Er was een tijd dat ik met prangende vragen nog naar de bibliotheek moest om antwoorden te vinden. Dat ik een ingevulde acceptgiro naar de brievenbus bracht om een rekening te betalen. Dat ik uiterst zorgvuldig mijn kodakmomenten koos en soms wel weken moest wachten voor ik de foto’s onder ogen kreeg. Er was een tijd dat ik een brief stuurde en er dagen later pas een terugkreeg met antwoord op de vraag hoe het mijn nichtje in de grote stad verging. 

Ik had toen niet kunnen bedenken dat ik op een dag mijn sociale contacten en financiën met een paar duimvegen vanuit mijn luie stoel zou managen. Dat ik bij geen enkele vraag van mijn kleuter met een mond vol tanden zou staan dankzij het wereldwijde web. En dat er van de honderd digitale foto’s altijd wel eentje perfect zou zijn. De technologische ontwikkelingen gaan razendsnel. Zo snel dat drie van de grote ontwikkelaars van kunstmatige intelligentie (AI) onlangs waarschuwden voor de mogelijk catastrofale gevolgen van hun eigen product.

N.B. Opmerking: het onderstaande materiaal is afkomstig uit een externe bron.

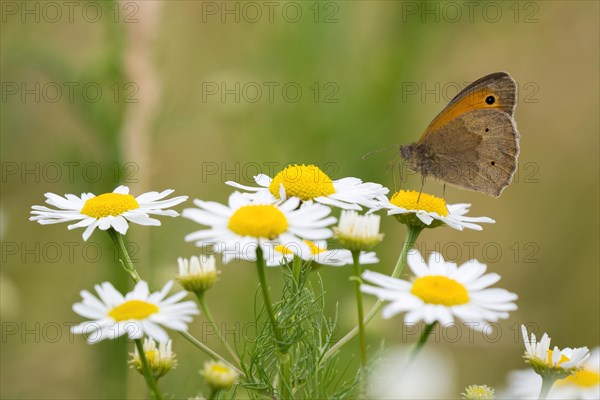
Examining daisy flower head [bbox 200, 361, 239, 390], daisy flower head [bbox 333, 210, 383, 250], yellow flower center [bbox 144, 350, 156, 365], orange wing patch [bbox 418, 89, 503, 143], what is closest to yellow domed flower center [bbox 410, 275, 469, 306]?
daisy flower head [bbox 333, 210, 383, 250]

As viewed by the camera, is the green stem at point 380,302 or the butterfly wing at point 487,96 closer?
the green stem at point 380,302

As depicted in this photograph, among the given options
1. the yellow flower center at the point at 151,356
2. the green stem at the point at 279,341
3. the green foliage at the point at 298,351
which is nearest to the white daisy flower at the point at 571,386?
the green foliage at the point at 298,351

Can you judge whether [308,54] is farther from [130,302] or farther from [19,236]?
[130,302]

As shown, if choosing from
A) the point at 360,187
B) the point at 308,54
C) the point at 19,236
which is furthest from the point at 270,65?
the point at 360,187

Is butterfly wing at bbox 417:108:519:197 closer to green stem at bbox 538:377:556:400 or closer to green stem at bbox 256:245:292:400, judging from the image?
green stem at bbox 538:377:556:400

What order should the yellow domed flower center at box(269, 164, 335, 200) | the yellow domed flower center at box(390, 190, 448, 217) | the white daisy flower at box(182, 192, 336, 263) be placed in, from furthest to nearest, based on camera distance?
the yellow domed flower center at box(390, 190, 448, 217), the yellow domed flower center at box(269, 164, 335, 200), the white daisy flower at box(182, 192, 336, 263)

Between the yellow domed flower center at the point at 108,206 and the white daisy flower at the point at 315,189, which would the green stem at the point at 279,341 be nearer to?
the white daisy flower at the point at 315,189
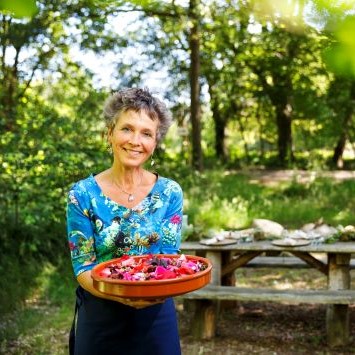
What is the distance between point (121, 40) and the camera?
1373 centimetres

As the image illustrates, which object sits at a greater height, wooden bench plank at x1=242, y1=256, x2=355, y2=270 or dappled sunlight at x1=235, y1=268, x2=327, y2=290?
wooden bench plank at x1=242, y1=256, x2=355, y2=270

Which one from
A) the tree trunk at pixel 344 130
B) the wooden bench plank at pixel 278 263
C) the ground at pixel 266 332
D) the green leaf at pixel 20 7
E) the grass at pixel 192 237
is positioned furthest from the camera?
→ the tree trunk at pixel 344 130

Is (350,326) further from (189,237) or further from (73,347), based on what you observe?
(73,347)

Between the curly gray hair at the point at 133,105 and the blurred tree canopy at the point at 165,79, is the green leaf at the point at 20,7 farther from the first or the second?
the curly gray hair at the point at 133,105

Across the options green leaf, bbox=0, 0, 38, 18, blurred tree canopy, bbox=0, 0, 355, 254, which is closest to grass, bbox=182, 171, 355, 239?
blurred tree canopy, bbox=0, 0, 355, 254

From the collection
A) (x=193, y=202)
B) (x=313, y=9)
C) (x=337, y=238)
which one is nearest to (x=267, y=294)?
(x=337, y=238)

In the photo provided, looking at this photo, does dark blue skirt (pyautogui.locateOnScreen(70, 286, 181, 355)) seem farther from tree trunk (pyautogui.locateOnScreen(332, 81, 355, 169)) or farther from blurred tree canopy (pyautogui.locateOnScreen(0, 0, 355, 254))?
tree trunk (pyautogui.locateOnScreen(332, 81, 355, 169))

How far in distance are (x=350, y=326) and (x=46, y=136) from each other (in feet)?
11.9

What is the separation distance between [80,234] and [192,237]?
3.33 m

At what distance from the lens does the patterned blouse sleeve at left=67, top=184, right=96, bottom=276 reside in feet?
5.84

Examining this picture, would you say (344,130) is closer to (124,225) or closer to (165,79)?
(165,79)

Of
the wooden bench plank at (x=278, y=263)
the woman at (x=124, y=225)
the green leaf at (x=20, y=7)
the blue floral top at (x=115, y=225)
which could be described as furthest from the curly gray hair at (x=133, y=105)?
the wooden bench plank at (x=278, y=263)

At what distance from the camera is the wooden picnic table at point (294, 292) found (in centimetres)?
433

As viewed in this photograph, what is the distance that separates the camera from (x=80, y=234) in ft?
5.85
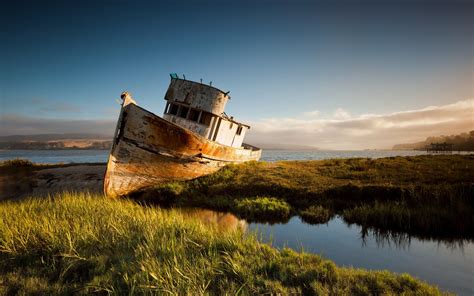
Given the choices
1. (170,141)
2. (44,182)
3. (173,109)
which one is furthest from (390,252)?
(44,182)

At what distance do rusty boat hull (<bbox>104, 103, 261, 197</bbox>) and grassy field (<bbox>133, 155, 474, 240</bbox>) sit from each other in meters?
0.73

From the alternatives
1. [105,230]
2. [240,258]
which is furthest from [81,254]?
[240,258]

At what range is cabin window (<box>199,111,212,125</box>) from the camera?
14.3 metres

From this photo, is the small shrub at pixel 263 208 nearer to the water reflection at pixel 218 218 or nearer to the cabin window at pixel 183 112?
the water reflection at pixel 218 218

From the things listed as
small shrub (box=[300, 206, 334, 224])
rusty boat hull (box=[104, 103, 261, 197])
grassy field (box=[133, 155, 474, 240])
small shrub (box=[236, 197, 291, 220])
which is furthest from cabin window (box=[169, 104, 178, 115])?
small shrub (box=[300, 206, 334, 224])

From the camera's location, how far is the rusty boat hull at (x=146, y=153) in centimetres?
1051

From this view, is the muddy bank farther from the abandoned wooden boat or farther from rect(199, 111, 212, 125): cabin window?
rect(199, 111, 212, 125): cabin window

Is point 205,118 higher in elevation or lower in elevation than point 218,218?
higher

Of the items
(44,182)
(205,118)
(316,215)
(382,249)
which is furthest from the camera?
(205,118)

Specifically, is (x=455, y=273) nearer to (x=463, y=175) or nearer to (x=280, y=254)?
(x=280, y=254)

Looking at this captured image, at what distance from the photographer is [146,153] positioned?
11.0 meters

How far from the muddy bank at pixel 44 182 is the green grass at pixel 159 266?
6777 mm

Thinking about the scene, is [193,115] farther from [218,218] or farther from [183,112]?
[218,218]

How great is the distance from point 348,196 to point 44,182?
591 inches
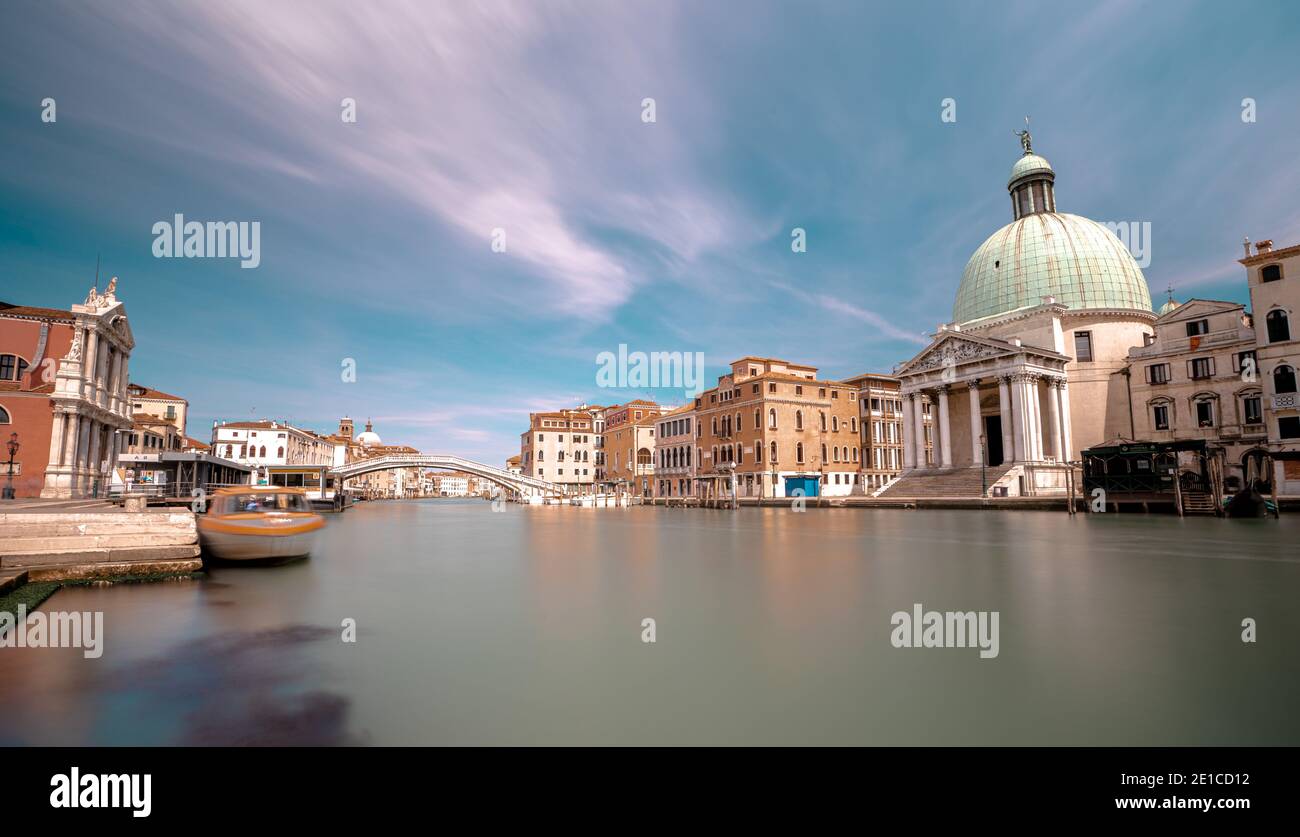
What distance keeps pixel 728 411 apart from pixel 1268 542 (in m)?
42.2

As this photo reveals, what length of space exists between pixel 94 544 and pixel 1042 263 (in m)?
56.9

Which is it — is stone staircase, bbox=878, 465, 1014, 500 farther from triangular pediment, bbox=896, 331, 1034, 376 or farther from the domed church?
triangular pediment, bbox=896, 331, 1034, 376

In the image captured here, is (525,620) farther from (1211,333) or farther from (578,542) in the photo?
(1211,333)

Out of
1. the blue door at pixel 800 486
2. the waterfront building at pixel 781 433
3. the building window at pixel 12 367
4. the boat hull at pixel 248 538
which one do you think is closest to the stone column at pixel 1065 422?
the waterfront building at pixel 781 433

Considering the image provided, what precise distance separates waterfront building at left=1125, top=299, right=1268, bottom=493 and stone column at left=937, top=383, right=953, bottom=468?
429 inches

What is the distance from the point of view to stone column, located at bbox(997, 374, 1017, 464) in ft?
139

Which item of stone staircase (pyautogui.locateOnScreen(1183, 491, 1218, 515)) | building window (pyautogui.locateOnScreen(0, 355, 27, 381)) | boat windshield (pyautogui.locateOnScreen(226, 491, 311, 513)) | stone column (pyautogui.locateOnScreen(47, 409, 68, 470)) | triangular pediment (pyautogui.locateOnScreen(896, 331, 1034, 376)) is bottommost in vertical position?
stone staircase (pyautogui.locateOnScreen(1183, 491, 1218, 515))

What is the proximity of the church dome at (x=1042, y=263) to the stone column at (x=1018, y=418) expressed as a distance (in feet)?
31.8

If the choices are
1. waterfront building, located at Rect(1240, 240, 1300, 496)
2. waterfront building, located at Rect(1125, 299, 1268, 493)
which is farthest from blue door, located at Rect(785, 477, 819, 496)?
waterfront building, located at Rect(1240, 240, 1300, 496)

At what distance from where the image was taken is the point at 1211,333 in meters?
35.8

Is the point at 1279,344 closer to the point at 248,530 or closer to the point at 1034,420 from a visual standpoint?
the point at 1034,420

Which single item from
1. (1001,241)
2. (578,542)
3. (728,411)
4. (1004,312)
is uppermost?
(1001,241)

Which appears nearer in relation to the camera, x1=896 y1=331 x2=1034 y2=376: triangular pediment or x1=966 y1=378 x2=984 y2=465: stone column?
x1=896 y1=331 x2=1034 y2=376: triangular pediment
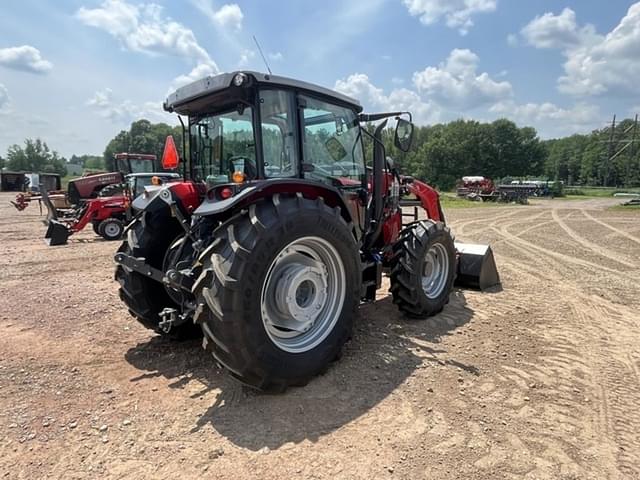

In dat licht is het haast lachwekkend te bedenken dat er ooit mensen leefden die dachten dat de aarde plat was en wandelen op de maan onmogelijk. Dat je maatschappelijke problemen oplost door vrouwen als heks te verbranden. Het lachen vergaat je echter snel genoeg wanneer je je realiseert dat toekomstige generaties op een dag zullen gniffelen om de mogelijk bekrompen overtuigingen die wij vandaag de dag bezitten. Deze gedachte maakt dat ik mij als mens een huidschilfer voel die onopgemerkt richting de grond dwarrelt. Nog even en ik word met het overige stof opgeveegd en achteloos in de GFT-bak gekieperd.

We vinden onszelf al snel heel belangrijk. We blaten graag op sociale media en in talkshows. Ja we zijn zelfs zo slim dat we elkaar waarschuwen voor de gevaren die we zelf in de hand werken, maar gek genoeg niet weten te stoppen. Hoog tijd om de gekte op mijn telefoonscherm weer te verruilen voor mijn moestuin aan de Linge. En met mijn handen in de vette hompen klei denk ik nog eens aan de wijze woorden van de Britse dichter David Whyte: ‘Ongeacht het hoogmoedige belang dat we aan onze eigen werkzaamheden hechten, zijn we allemaal niets dan compost voor werelden die we ons nog niet eens kunnen voorstellen.’